L’adieu aux bunkers de Hoxha

A l'époque communiste, des milliers d'abris en béton devaient protéger l'Albanie communiste d’une hypothétique invasion. Aujourd’hui on y fait la fête, on y perd sa virginité, ou on les détruit pour en récupérer l'acier et alimenter le boom économique.

Publié le 3 août 2012 à 14:29

*On rassemble des pneus dans le bunker et on y met feu. Ou alors on y place un sac avec des engrais contenant beaucoup de potassium. On crée ainsi une bombe rudimentaire et le bunker explose. “Si le béton éclate, on donne des coups de marteau dessus pour parvenir à l’endroit où se trouve l’acier”, explique Djoni, un ouvrier en bâtiment de Berati, en Albanie centrale. “Il arrive qu’il y en ait deux tonnes. On peut le revendre à 15 centimes le kilo. Un bunker peut donc rapporter 300 euros ! Mais parfois, il faut travailler dur pendant 5 jours pour que le béton se brise. Et, de toute manière, c’est mon chef qui prend la majeure partie de l’argent. Moi, je gagne 20-30 euros par bunker.*”
+ + + + +
## Objectif du travail
Poursuivez le texte sur les bunkers de Hoxha en Albanie à partir de sa dernière phrase. Ces enregistrements proviennent d'une autre source que le texte.
+ + + + +
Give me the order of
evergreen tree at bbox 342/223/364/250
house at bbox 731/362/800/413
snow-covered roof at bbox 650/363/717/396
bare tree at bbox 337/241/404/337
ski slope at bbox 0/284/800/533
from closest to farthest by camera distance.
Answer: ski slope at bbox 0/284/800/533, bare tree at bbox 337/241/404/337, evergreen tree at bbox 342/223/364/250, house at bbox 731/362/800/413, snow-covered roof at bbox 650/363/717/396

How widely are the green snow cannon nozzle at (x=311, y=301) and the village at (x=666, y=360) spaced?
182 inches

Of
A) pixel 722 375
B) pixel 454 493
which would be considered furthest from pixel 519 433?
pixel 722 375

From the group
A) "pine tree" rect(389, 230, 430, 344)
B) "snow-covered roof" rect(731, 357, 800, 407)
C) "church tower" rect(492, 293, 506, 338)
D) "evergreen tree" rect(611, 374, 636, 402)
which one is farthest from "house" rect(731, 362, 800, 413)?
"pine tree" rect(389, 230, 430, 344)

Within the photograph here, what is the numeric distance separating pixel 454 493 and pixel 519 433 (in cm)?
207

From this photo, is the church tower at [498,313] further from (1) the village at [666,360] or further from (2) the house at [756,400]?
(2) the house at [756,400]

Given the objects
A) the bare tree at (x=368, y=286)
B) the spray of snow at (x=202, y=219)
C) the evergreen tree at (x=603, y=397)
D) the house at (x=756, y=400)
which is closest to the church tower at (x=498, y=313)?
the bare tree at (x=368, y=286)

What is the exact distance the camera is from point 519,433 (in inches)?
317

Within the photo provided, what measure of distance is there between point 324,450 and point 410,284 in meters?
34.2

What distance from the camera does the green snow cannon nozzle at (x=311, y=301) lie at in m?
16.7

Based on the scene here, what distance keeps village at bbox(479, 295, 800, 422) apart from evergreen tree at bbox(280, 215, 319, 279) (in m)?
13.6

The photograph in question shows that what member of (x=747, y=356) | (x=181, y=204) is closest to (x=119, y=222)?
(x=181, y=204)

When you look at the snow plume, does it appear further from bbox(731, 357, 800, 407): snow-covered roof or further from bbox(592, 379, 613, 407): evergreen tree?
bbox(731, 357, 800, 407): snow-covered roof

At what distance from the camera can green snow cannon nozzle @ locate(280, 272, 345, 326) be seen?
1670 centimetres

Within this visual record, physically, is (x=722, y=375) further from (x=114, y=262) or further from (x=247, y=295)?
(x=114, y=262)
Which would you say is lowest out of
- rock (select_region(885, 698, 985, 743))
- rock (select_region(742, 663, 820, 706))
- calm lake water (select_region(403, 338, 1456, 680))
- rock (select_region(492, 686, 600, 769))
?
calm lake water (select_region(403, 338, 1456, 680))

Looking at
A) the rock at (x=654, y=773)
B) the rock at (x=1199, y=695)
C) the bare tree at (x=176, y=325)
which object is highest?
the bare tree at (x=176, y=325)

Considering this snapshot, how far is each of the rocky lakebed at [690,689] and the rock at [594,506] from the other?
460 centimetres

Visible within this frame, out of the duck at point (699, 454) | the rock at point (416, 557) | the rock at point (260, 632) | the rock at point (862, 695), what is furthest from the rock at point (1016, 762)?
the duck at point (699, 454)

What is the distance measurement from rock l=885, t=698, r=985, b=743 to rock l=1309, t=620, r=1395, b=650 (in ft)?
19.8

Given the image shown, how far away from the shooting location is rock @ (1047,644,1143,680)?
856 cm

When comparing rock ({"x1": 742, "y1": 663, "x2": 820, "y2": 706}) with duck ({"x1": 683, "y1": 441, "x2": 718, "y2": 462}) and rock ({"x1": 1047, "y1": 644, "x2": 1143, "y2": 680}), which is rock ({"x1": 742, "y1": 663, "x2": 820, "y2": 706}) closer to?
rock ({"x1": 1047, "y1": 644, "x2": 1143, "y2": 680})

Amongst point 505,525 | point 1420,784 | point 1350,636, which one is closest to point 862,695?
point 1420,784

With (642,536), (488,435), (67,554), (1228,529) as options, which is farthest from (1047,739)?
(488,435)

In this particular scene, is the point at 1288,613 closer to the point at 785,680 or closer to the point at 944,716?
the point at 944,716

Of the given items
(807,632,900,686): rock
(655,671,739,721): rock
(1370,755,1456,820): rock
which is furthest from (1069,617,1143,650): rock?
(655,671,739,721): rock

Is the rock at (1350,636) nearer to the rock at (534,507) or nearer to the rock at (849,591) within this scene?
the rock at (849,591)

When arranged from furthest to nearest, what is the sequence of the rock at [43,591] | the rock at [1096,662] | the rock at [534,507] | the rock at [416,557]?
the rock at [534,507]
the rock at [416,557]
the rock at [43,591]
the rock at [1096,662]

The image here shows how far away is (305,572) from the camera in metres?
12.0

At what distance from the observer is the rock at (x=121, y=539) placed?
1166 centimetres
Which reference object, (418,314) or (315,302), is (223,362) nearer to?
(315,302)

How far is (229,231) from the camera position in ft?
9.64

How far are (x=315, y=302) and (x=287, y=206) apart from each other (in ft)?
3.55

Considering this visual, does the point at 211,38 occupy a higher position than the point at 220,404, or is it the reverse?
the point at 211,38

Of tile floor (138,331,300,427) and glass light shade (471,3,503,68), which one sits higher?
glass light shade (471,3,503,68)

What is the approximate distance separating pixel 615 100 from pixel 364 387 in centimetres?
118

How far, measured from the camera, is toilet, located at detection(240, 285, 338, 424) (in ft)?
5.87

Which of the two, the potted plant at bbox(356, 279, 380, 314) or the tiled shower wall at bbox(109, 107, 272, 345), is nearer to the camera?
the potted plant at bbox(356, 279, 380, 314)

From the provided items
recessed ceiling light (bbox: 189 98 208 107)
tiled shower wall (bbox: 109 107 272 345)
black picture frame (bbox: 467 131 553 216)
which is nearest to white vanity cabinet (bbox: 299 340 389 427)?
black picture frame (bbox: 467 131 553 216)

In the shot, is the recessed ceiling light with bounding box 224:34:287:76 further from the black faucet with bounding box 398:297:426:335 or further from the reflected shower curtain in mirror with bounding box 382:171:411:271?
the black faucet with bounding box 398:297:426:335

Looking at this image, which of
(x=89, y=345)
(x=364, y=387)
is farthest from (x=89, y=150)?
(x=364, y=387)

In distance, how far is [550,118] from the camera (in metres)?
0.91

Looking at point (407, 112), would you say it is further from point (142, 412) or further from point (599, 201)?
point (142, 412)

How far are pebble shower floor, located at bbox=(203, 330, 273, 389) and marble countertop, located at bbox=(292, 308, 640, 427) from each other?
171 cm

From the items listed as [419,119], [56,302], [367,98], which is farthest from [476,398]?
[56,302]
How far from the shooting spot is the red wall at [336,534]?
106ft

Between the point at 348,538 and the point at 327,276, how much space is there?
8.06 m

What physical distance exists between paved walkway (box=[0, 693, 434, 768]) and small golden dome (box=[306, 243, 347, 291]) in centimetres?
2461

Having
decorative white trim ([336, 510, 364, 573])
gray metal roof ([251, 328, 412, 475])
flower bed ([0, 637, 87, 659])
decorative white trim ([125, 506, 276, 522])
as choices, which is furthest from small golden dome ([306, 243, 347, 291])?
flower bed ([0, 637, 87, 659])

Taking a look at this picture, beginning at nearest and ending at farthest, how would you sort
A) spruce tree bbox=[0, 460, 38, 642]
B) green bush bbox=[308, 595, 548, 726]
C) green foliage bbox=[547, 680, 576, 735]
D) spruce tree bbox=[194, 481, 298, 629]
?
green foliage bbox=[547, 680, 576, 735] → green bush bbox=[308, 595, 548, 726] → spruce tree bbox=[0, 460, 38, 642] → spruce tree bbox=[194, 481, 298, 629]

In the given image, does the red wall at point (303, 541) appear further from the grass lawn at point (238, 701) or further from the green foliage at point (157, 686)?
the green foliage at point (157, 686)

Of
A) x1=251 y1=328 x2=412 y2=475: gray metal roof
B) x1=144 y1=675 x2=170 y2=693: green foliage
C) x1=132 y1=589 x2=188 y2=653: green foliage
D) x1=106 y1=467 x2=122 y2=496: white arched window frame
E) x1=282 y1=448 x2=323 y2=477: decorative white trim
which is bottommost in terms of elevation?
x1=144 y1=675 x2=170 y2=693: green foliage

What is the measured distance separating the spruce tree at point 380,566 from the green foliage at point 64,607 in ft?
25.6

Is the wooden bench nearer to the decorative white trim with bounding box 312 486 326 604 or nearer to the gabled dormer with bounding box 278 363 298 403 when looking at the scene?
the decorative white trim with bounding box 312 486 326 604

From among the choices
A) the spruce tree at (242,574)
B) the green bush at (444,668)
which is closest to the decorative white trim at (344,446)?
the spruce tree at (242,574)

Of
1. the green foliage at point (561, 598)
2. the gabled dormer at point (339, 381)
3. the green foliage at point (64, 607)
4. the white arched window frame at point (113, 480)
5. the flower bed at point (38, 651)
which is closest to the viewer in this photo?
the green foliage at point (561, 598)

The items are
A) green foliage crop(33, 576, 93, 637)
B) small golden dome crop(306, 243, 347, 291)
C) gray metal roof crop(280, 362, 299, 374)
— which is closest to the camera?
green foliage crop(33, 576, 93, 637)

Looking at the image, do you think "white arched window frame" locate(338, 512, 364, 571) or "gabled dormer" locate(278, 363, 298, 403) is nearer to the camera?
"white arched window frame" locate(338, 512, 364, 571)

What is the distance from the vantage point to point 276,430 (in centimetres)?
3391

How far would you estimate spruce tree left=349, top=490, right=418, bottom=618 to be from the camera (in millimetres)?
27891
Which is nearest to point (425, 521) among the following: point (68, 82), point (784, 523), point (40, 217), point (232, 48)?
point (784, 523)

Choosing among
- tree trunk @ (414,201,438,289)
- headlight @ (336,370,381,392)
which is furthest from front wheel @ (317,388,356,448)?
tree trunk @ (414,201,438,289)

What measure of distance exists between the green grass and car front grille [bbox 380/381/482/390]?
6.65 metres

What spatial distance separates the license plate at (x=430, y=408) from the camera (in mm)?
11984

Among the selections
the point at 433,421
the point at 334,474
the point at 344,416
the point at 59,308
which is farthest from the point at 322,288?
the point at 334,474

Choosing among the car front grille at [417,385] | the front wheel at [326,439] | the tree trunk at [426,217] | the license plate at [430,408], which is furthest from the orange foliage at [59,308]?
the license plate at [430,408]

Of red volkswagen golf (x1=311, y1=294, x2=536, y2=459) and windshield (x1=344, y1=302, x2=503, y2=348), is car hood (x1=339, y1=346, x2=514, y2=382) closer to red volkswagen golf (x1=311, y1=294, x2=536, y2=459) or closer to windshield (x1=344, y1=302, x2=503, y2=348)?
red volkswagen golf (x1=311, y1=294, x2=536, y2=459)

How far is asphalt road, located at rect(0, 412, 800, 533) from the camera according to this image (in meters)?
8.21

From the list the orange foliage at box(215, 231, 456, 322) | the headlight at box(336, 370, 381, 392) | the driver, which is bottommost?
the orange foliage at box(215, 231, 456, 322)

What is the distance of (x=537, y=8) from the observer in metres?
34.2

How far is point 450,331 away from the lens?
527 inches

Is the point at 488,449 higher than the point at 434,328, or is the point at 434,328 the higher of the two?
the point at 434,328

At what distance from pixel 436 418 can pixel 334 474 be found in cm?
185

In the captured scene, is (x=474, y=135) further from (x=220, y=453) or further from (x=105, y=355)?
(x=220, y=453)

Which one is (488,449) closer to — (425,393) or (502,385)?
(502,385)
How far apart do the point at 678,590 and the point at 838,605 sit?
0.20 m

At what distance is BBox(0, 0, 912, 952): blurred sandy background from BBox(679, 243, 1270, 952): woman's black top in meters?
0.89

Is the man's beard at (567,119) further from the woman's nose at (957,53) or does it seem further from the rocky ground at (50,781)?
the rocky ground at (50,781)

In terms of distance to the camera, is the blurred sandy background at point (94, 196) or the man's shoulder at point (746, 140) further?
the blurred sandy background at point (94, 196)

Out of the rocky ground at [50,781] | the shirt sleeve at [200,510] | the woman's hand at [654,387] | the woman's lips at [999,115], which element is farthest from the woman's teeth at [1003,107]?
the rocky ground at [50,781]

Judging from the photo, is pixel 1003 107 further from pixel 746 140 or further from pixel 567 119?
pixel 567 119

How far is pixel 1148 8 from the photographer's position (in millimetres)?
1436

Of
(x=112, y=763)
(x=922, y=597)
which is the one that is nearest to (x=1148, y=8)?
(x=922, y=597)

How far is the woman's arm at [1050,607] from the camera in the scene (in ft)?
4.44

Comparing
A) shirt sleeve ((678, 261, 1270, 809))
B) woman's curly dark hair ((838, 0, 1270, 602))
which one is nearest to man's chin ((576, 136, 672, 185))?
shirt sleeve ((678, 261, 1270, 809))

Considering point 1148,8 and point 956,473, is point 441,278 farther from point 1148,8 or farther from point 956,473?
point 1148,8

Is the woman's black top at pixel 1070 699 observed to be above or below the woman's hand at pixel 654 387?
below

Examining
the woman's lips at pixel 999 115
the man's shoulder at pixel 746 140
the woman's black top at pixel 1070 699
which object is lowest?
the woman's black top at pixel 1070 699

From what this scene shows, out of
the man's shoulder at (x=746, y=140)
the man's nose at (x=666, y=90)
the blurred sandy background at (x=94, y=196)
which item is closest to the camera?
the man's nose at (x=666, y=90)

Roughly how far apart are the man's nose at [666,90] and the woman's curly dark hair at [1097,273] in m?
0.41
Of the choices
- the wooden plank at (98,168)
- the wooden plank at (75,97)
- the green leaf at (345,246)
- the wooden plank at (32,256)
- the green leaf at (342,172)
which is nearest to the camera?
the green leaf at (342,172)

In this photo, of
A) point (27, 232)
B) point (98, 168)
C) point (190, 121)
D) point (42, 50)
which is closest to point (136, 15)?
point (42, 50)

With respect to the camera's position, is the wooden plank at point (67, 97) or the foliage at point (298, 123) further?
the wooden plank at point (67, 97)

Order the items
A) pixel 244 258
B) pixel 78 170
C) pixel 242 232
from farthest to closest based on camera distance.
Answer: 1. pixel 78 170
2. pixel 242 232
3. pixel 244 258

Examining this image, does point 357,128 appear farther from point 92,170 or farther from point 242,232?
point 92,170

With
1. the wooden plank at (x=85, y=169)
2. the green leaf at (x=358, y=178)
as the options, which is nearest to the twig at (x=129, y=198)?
+ + + + +
## Le résultat
Mais Djoni ne se plaint pas. Depuis quelques années, le secteur du bâtiment explose en Albanie et les prix de l’acier se sont envolés. Même la crise en Italie et en Grèce, où travaillent pourtant des centaines de milliers d’émigrés albanais, n’y change rien. Selon les experts, cette explosion ne reflète aucune réalité. Elle découle de la construction de gratte-ciels commandés par la mafia italienne pour blanchir de l’argent – certains d’entre eux sont à moitié vides.

“Chez nous, on ne ressent pas la crise, dit Djoni. Le Premier ministre s’est félicité que l’Albanie soit le seul pays en Europe – avec la Pologne – où il n’y a pas de récession.” Djoni a aussi travaillé en Grèce, au Pirée, pendant quelques années. Mais le jeu de cache-cache perpétuel avec les garde-frontières, qui mettent régulièrement la main sur les clandestins albanais, a fini par le lasser. “Je ne suis plus tout jeune, dit-il. Ici, je gagne moins mais je dépense moins aussi. Au final, ça revient au même.”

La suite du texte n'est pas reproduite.